Philadelphia is one of more than 30 cities that will serve as host labs for the Cyber Student Initiative, part of the Secretary’s Honors Program, which seeks to attract and help train recent graduates to work for DHS. Interested community college students pursuing studies in cybersecurity-related fields should apply for the non-paid positions by May 3. DHS launched the Cyber Student Initiative to strengthen its outreach to students at community colleges, including veterans, in response to a set of recommendations issued by DHS’s CyberSkills taskforce last October.
“Student’s will get hands-on experience with cybersecurity professionals by participating in challenging work projects and real-life cybersecurity learning scenarios,” says DHS spokeswoman Nicole Stickel. She adds that participants will be assigned to projects that complement their existing cybersecurity skills, and that they will learn to apply science, mathematics, engineering, security and forensics concepts to “real-time cyber tasks.”
Cyber threats are broadly defined as attacks against computer or other information systems of companies, governments or other organizations. These attacks are normally an effort to steal information or make changes to the systems and can be initiated by governments, hackers or other groups.

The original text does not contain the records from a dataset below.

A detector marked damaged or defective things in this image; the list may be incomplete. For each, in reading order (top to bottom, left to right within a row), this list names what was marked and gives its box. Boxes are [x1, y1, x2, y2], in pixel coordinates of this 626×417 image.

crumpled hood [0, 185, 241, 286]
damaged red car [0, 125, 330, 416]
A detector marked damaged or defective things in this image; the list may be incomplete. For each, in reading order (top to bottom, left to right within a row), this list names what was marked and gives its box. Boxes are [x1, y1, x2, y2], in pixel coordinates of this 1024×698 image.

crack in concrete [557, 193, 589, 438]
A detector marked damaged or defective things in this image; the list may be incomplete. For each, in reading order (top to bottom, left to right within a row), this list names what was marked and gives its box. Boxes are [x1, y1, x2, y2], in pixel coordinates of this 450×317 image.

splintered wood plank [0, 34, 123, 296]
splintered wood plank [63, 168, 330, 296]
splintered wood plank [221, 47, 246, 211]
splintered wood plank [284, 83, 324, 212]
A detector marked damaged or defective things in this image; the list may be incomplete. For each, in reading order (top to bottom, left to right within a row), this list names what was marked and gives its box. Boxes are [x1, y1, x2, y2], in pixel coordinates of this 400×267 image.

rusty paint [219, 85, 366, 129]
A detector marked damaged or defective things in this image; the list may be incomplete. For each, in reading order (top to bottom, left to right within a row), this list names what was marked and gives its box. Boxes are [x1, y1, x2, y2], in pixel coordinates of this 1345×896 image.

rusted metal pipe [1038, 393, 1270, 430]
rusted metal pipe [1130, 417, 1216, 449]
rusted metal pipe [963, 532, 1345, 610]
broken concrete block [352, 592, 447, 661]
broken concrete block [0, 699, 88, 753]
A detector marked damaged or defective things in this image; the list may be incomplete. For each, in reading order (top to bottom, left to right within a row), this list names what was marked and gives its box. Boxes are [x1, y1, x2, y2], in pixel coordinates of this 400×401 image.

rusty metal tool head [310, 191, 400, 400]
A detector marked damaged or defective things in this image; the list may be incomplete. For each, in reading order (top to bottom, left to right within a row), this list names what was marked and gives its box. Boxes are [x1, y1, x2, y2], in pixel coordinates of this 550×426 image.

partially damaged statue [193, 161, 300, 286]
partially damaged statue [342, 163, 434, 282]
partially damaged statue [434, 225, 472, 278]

In the past few years, the cybersecurity field has grown rapidly both in the Greater Philadelphia region and around the world, says Scott Laliberte, president of the Delaware Valley branch of the Information Systems Security Association (ISSA-DV). ISSA is an international nonprofit group of information security professionals and practitioners. Laliberte attributes the growth to an increase in the number of cyber threat incidents and more media coverage of such incidents.
Laliberte says ISSA-DV is seeing an increase in the number of students interested in entering the cybersecurity and information security fields. The organization has always offered student memberships but it has made a special push to attract students in the past two years, holding meetings at Temple University and West Chester University.
Meanwhile, Temple has started a Masters of Science in Information Technology Auditing and Cyber-Security program. As an introduction to the program, the school recently announced it would offer professional certificates in ITACS.
Program Director Dr. Richard Flanagan says both programs give IT and accounting shop workers in database or server management “a chance to train those skills in an area that’s much faster-growing.”
The programs have attracted a good amount of interest, he says, adding that he received 10 inquiries about the professional certificate program in the last week. Interest in the field is growing almost exponentially, “because there’s [sic] jobs.”
Flanagan says he has received more calls from employers potentially interested in hiring his students than “I have students to give them.”